Evaluation

"We're lab rats, and we're going to take over the world by writing stories!" - Subject on the first day of the study

Description of the Study

The study was conducted for three reasons. First, the study aimed to determine, using methods of the learning sciences, whether or not a system using a conversational computer character can help to improve children's story writing. The very small sample size would likely preclude conclusive results. Still, significant results from the study could indicate whether this research area is a fruitful one and could focus additional development of educational computer characters to help writing. Second, the study was meant to aid in software development, to provide feedback on the usability of the system and the way in which it would actually be used by children. The usability results could enable short-term improvement of the programs so stable, polished versions of them could be released to educators and students. Third, it was hoped that all three pieces of software would work well enough to afford some educational benefit to the students who wrote with them. The combination of this educational goal with the scientific and software development goals makes the quotation above particularly apt.

Accomplishing the first goal involves empirical evaluation of the writing improvement made by children using EddieEdit and that improvement made by children using StoryStages and E-Write. StoryStages was developed to be a control, and it has the same tutorial information about story writing as does EddieEdit. It simply lacks the conversational character interface. Since the particular planning and revising prompts used may not themselves be effective, E-Write provides an additional control. Because the study is to evaluate the cognitive effects of, not with, the software, the stories evaluated to determine improvement were written before and after the main sessions in which the software was used.

The study was conducted at a public elementary school in Cambridge, Massachusetts. The study ran from March 18 to April 3, 1998. It took place in the school's computer lab, where students used PowerMacintosh 5200/75 LC computers with 12 MB of RAM, running System 7.5.3.

Eighteen students from one grade 2/3 classroom participated in the study from start to finish. All of the stories written by children were saved for analysis. To preserve the anonymity of the subjects, the names of subjects were removed from stories and replaced with a code before anyone other than the experimenter examined them.

The complete procedure was as follows:

The parents or guardians of subjects read a letter that describes the study and includes a consent declaration.
The study was described to subjects, who were then given instructions and asked to fill out the pre-writing questionnaire.
Subjects each wrote a story during a class session, using a familiar school word processor, ClarisWorks. They were given forty minutes.
Subjects were assigned to three groups of six students each based on a rough estimate of their writing ability. This estimate was based on the one story they had each written, and was done to avoid extreme clustering of low- or high-ability students in one of the three groups.
At the next class session, the groups were assigned colors corresponding to E-Write (Red), EddieEdit (Blue), and StoryStages (Green). Each student wrote for the next eight classes using the same assigned system. The experimenter offered no assistance whatsoever in using the software, although did offer to intervene if the system needed to be restarted or if there was a chance of data loss. Subjects had to rely on the introductory and help screens, and on assistance from the teacher and staff. These types of help were uniform for all participants. The groups were as physically separated as possible within the computer lab, each occupying a row.

☆ ☆ ☆ ☆

◆ PROMPT ◆
Continue the description of the children's story-writing study, picking up after the sentence ending "each occupying a row."

◆ MATERIAL ◆
☆ ☆ ☆ ☆

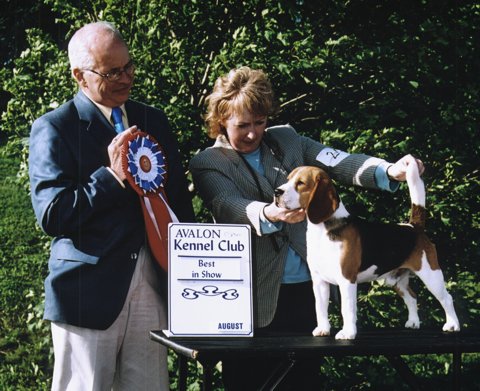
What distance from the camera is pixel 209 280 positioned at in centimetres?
318

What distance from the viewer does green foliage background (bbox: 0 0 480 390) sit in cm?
Answer: 490

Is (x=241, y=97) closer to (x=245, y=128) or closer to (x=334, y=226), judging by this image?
(x=245, y=128)

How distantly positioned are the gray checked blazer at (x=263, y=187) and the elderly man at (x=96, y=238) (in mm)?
337

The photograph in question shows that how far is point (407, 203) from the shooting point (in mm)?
4957

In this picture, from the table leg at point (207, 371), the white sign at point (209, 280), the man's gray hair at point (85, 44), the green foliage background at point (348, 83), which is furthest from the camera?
the green foliage background at point (348, 83)

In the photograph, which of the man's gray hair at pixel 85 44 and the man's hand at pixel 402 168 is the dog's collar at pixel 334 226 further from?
the man's gray hair at pixel 85 44

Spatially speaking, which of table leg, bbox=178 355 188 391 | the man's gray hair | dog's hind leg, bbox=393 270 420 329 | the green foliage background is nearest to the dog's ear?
dog's hind leg, bbox=393 270 420 329

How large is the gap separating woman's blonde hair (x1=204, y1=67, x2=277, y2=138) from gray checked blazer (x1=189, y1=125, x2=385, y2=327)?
15cm

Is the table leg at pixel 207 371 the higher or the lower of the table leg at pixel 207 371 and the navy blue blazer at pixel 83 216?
the lower

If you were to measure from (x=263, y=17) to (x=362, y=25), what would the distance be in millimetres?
653

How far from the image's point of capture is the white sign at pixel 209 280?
3.13 m

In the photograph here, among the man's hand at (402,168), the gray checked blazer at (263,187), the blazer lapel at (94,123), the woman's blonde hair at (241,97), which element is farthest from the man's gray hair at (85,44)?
the man's hand at (402,168)

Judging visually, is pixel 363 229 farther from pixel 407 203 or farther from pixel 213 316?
pixel 407 203

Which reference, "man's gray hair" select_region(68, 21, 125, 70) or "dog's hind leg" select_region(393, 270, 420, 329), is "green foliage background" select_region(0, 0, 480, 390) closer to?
"dog's hind leg" select_region(393, 270, 420, 329)
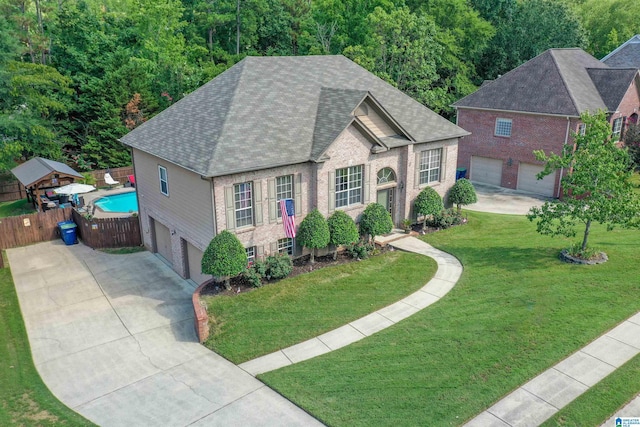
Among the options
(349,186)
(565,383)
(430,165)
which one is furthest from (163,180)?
(565,383)

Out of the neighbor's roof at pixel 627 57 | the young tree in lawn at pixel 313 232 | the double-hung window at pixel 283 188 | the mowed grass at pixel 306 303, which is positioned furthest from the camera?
the neighbor's roof at pixel 627 57

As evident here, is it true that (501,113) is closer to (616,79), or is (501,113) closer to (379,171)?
(616,79)

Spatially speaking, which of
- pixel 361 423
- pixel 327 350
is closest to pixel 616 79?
pixel 327 350

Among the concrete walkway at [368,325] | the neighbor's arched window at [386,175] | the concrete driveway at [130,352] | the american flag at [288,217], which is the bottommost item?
the concrete driveway at [130,352]

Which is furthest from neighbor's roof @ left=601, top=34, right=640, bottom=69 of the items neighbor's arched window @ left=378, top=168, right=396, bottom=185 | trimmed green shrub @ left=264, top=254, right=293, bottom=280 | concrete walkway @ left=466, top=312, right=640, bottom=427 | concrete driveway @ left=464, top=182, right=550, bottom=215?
trimmed green shrub @ left=264, top=254, right=293, bottom=280

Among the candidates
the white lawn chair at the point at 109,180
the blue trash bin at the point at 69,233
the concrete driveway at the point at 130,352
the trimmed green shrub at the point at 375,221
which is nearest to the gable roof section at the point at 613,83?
the trimmed green shrub at the point at 375,221

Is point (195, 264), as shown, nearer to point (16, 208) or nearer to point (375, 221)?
point (375, 221)

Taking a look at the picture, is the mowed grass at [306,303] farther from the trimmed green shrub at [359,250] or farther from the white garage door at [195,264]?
the white garage door at [195,264]
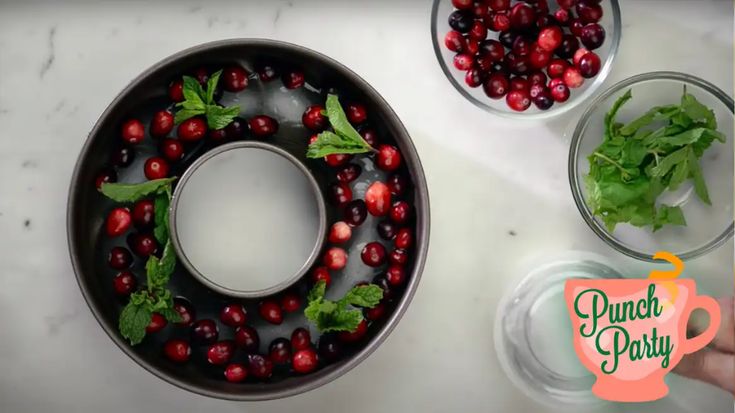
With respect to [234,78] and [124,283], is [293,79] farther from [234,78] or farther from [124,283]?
[124,283]

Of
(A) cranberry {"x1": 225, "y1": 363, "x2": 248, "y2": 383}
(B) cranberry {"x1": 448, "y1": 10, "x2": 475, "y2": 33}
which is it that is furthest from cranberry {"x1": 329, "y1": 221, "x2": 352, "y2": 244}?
(B) cranberry {"x1": 448, "y1": 10, "x2": 475, "y2": 33}

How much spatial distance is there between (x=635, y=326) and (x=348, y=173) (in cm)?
47

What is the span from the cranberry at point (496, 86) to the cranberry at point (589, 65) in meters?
0.11

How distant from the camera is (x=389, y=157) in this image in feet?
3.67

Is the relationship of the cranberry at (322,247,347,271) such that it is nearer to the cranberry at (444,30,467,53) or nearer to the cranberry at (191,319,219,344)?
the cranberry at (191,319,219,344)

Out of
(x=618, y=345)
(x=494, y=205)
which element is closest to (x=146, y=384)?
(x=494, y=205)

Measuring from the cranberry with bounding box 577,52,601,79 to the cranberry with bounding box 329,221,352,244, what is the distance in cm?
40

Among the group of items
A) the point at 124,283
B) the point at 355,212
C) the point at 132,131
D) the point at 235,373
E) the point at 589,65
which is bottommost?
the point at 235,373

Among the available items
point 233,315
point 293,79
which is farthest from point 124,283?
point 293,79

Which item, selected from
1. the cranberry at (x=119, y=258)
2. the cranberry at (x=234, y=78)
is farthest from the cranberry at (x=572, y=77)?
the cranberry at (x=119, y=258)

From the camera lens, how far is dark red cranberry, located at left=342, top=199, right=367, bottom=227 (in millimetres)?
1128

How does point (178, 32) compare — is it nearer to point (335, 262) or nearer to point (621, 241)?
point (335, 262)

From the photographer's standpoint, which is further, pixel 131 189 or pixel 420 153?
pixel 420 153

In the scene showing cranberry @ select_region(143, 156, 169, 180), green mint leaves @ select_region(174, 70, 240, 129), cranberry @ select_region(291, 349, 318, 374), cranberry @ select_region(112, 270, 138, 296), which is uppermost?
green mint leaves @ select_region(174, 70, 240, 129)
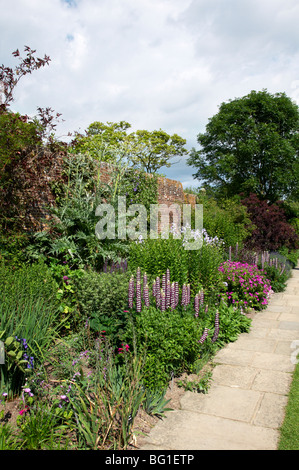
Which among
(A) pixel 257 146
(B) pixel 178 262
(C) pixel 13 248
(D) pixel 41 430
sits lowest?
(D) pixel 41 430

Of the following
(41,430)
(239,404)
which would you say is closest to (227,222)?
(239,404)

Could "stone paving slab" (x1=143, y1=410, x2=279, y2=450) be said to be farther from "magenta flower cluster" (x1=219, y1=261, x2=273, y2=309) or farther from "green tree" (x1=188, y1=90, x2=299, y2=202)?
"green tree" (x1=188, y1=90, x2=299, y2=202)

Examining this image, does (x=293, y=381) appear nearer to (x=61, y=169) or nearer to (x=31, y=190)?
(x=31, y=190)

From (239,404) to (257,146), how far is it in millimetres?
17972

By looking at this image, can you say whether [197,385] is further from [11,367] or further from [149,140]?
[149,140]

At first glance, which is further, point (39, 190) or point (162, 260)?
point (39, 190)

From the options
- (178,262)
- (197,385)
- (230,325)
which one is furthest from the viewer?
(178,262)

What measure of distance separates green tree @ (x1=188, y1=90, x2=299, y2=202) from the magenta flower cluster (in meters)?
13.4

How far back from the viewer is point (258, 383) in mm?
3439

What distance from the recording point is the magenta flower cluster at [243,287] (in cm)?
604
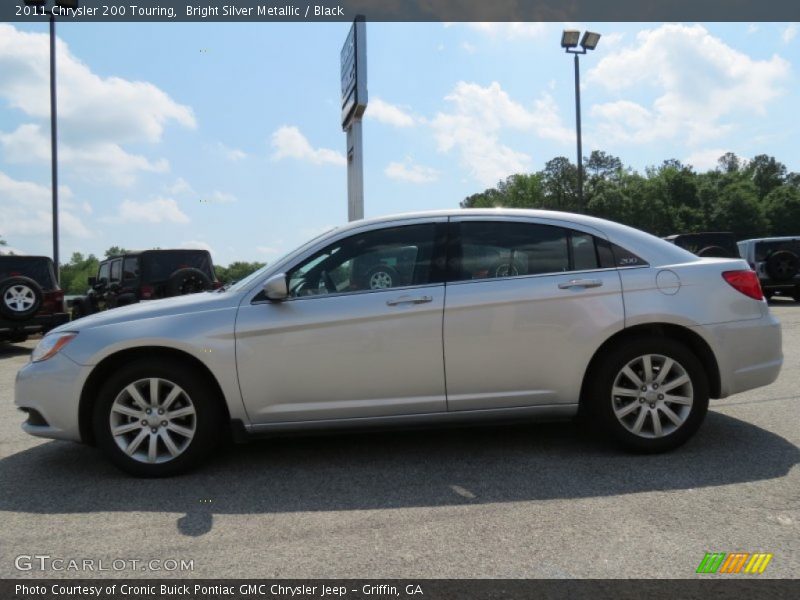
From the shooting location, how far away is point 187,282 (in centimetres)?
1174

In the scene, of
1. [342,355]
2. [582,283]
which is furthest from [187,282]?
[582,283]

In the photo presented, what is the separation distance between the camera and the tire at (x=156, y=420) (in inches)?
162

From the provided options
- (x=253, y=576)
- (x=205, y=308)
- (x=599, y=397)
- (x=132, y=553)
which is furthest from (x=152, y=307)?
(x=599, y=397)

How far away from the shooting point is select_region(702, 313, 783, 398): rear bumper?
4.34 meters

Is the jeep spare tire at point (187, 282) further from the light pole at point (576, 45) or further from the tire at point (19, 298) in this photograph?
the light pole at point (576, 45)

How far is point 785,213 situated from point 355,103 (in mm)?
71485

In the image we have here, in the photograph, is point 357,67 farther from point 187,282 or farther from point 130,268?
point 187,282

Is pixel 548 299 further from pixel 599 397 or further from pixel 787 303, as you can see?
pixel 787 303

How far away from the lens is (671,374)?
4.29 meters

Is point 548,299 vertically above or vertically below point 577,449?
above

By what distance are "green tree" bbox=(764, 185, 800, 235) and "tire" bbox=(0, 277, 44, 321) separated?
269 feet

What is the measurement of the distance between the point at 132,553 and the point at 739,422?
4.37 metres
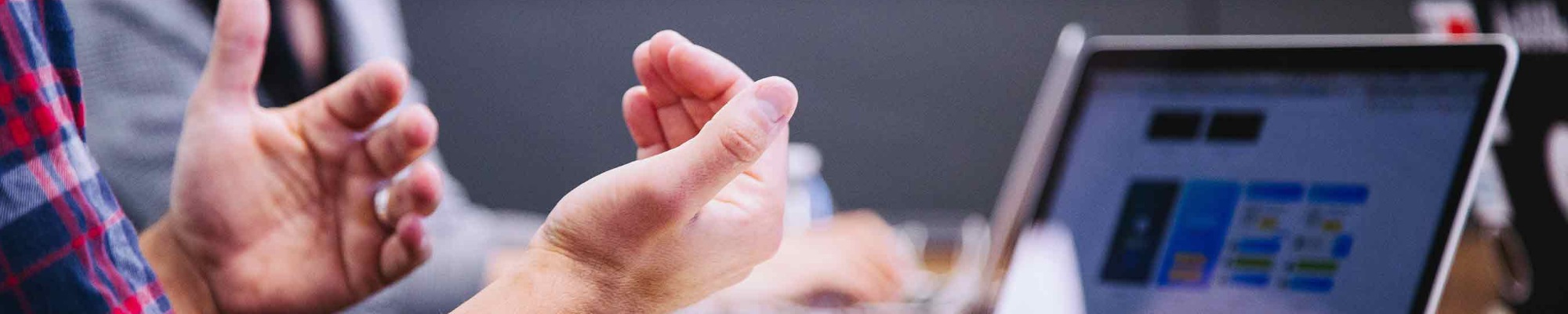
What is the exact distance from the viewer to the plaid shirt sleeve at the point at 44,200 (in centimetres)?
49

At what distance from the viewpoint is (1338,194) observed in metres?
0.74

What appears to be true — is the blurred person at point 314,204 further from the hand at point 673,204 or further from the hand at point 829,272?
the hand at point 829,272

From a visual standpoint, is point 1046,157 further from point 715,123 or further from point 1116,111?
point 715,123

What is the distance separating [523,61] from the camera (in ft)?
7.54

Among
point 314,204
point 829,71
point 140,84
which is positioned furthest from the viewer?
point 829,71

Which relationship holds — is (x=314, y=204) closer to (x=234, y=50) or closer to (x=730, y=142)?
(x=234, y=50)

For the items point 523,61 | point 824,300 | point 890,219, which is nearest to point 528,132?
point 523,61

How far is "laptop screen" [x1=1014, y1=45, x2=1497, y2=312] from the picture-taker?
72cm

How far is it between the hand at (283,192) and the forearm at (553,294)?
237mm

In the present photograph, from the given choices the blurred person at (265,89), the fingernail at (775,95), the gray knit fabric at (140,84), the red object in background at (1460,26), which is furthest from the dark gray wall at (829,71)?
the fingernail at (775,95)

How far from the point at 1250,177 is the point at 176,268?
2.34 ft

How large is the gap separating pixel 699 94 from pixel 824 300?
0.60m

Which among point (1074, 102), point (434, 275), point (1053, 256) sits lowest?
point (434, 275)

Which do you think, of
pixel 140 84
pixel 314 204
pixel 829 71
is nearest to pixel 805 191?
pixel 829 71
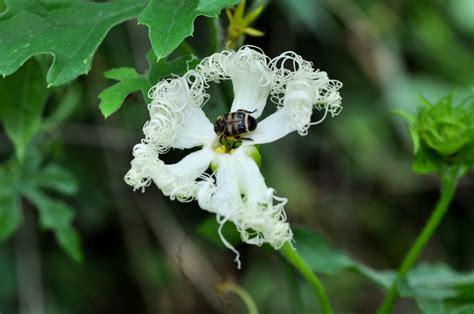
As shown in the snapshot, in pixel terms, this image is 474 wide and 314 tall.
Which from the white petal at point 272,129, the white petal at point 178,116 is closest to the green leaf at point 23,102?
the white petal at point 178,116

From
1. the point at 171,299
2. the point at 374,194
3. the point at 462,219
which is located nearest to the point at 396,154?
the point at 374,194

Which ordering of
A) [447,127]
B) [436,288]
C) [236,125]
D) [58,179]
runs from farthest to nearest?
[58,179] < [436,288] < [447,127] < [236,125]

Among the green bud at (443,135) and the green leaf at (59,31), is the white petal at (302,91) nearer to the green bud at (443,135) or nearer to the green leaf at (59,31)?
the green bud at (443,135)

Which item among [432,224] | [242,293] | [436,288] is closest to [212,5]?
[432,224]

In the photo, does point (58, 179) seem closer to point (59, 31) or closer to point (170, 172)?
point (59, 31)

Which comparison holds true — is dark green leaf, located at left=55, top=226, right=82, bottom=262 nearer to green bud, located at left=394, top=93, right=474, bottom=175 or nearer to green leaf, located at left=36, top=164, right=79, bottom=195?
green leaf, located at left=36, top=164, right=79, bottom=195

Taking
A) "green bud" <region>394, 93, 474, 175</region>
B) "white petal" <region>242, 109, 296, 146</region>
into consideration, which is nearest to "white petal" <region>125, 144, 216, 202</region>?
"white petal" <region>242, 109, 296, 146</region>

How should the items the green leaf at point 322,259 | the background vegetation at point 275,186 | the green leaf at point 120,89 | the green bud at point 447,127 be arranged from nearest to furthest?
1. the green leaf at point 120,89
2. the green bud at point 447,127
3. the green leaf at point 322,259
4. the background vegetation at point 275,186
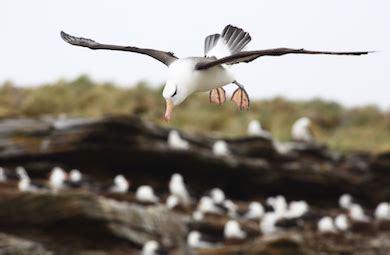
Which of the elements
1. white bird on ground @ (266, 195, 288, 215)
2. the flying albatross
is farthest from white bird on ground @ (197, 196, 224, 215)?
the flying albatross

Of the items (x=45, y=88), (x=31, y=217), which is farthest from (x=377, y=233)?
(x=45, y=88)

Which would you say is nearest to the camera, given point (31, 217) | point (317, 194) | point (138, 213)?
point (31, 217)

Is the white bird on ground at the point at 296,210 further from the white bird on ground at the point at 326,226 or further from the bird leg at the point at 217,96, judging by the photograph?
the bird leg at the point at 217,96

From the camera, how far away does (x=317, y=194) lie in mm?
22547

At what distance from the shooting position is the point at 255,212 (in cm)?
2105

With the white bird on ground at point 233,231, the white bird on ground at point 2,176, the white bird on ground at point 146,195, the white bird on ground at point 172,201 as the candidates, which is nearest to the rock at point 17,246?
the white bird on ground at point 146,195

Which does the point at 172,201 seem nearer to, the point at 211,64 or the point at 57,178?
the point at 57,178

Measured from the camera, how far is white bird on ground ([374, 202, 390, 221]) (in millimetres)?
21891

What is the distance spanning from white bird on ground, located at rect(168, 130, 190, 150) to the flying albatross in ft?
38.1

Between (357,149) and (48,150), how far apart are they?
10.2 meters

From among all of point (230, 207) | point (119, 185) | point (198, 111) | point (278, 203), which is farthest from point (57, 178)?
point (198, 111)

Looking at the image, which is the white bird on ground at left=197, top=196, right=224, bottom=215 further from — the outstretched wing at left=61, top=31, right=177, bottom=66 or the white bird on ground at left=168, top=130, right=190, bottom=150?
the outstretched wing at left=61, top=31, right=177, bottom=66

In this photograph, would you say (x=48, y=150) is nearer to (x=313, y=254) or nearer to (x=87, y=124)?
(x=87, y=124)

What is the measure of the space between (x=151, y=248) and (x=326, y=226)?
572 cm
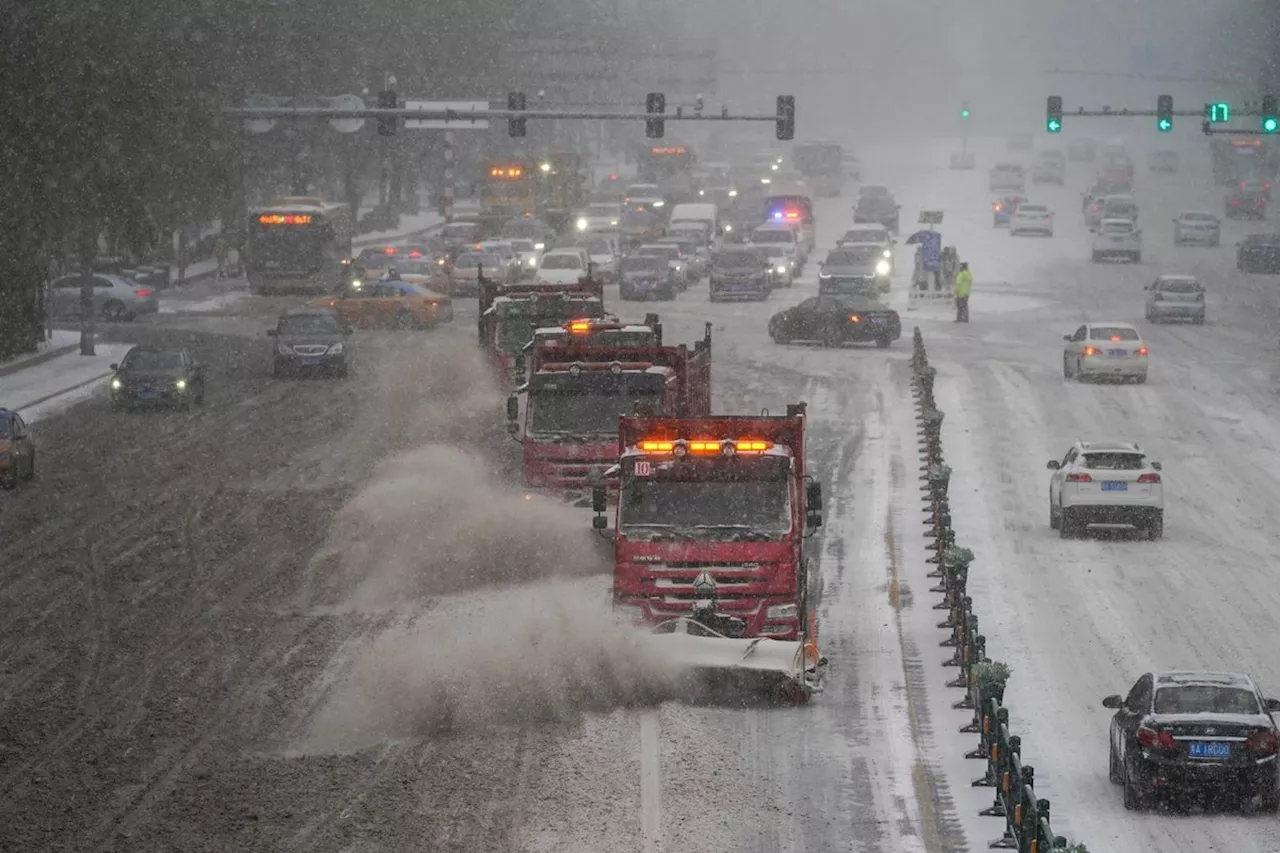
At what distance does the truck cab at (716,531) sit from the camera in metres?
21.0

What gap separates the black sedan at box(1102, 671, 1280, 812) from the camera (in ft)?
54.6

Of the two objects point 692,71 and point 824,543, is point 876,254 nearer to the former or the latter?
point 824,543

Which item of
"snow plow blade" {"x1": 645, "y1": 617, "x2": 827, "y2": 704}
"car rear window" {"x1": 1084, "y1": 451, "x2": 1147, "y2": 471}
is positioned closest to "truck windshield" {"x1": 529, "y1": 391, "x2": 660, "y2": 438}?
"car rear window" {"x1": 1084, "y1": 451, "x2": 1147, "y2": 471}

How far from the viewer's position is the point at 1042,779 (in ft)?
60.3

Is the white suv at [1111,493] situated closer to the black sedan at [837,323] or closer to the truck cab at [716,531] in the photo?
the truck cab at [716,531]

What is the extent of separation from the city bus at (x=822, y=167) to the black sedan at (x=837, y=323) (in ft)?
197

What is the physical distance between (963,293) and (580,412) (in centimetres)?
3283

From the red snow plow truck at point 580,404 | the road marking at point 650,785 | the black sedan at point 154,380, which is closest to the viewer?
the road marking at point 650,785

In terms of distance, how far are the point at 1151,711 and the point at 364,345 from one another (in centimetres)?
Answer: 3928

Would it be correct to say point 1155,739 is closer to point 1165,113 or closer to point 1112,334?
point 1112,334

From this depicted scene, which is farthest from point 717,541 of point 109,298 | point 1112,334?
point 109,298

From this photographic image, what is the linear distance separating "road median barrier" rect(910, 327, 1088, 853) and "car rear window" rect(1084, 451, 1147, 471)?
2.33 metres

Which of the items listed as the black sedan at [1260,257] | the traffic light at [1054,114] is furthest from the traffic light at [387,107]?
the black sedan at [1260,257]

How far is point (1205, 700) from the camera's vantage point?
17062 mm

☆ ☆ ☆ ☆

◆ TASK RESULT ◆
During the final class session, subjects again each wrote a story, using the same familiar school word processor, ClarisWorks. They were given forty minutes, the same amount of time to write as in step 3.
Subjects were thanked and asked to fill out the post-writing questionnaire.
The investigator explained to subjects what the goals and procedures of the study were, in detail.
After analysis of data, the results are also described to the teacher, parents, and subjects. Copies of all the stories written by a particular subject are given to that student on disk, along with improved versions of EddieEdit and StoryStages.

The author conducted the experiment. He did not provide help, either on use of the software or on writing, during the course of the study. However, it was necessary to interact with students during the writing time in several cases. When a student closed the writing program, which was on floppy disk, it could not be restarted by the student. The experimenter had to enter a code on that computer to disable a security feature, unlocking the floppy disk and allowing the execution of programs on floppy. This allowed the program to be run again. In one case a student erased his story unintentionally and the experimenter restored it from a backup. To not intervene in that situation would have interfered unacceptably with the third purpose of the study, to be an educational experience.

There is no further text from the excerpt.